> EXERCISE INSTRUCTIONS
Give back the material that follows, identical in every line.

> DATA PROVIDED
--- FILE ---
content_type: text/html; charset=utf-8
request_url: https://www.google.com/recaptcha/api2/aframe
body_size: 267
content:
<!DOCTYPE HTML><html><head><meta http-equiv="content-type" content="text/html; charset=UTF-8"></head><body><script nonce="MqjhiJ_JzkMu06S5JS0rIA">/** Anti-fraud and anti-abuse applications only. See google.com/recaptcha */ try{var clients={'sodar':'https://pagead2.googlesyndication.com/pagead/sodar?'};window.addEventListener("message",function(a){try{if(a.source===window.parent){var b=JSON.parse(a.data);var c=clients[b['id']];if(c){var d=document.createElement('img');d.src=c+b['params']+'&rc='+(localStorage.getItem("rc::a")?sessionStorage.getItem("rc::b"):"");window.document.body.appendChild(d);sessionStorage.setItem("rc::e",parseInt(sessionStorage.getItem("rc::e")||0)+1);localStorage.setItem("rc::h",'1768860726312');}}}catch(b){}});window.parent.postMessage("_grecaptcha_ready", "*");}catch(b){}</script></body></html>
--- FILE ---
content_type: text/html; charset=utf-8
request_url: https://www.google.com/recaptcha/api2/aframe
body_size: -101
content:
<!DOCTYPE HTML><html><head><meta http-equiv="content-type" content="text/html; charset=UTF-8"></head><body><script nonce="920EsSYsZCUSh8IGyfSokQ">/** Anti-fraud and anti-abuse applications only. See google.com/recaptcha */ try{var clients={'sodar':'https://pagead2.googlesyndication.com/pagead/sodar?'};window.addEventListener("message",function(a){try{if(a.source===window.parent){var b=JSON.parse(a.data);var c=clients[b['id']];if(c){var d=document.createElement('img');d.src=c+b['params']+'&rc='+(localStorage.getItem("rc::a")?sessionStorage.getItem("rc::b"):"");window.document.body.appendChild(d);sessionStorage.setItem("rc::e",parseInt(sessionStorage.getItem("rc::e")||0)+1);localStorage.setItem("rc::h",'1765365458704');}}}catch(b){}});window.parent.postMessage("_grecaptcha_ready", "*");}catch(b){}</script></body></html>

> TASK SOLUTION
--- FILE ---
content_type: text/html; charset=utf-8
request_url: https://www.google.com/recaptcha/api2/aframe
body_size: 267
content:
<!DOCTYPE HTML><html><head><meta http-equiv="content-type" content="text/html; charset=UTF-8"></head><body><script nonce="MqjhiJ_JzkMu06S5JS0rIA">/** Anti-fraud and anti-abuse applications only. See google.com/recaptcha */ try{var clients={'sodar':'https://pagead2.googlesyndication.com/pagead/sodar?'};window.addEventListener("message",function(a){try{if(a.source===window.parent){var b=JSON.parse(a.data);var c=clients[b['id']];if(c){var d=document.createElement('img');d.src=c+b['params']+'&rc='+(localStorage.getItem("rc::a")?sessionStorage.getItem("rc::b"):"");window.document.body.appendChild(d);sessionStorage.setItem("rc::e",parseInt(sessionStorage.getItem("rc::e")||0)+1);localStorage.setItem("rc::h",'1768860726312');}}}catch(b){}});window.parent.postMessage("_grecaptcha_ready", "*");}catch(b){}</script></body></html>
--- FILE ---
content_type: text/html; charset=utf-8
request_url: https://www.google.com/recaptcha/api2/aframe
body_size: -101
content:
<!DOCTYPE HTML><html><head><meta http-equiv="content-type" content="text/html; charset=UTF-8"></head><body><script nonce="920EsSYsZCUSh8IGyfSokQ">/** Anti-fraud and anti-abuse applications only. See google.com/recaptcha */ try{var clients={'sodar':'https://pagead2.googlesyndication.com/pagead/sodar?'};window.addEventListener("message",function(a){try{if(a.source===window.parent){var b=JSON.parse(a.data);var c=clients[b['id']];if(c){var d=document.createElement('img');d.src=c+b['params']+'&rc='+(localStorage.getItem("rc::a")?sessionStorage.getItem("rc::b"):"");window.document.body.appendChild(d);sessionStorage.setItem("rc::e",parseInt(sessionStorage.getItem("rc::e")||0)+1);localStorage.setItem("rc::h",'1765365458704');}}}catch(b){}});window.parent.postMessage("_grecaptcha_ready", "*");}catch(b){}</script></body></html>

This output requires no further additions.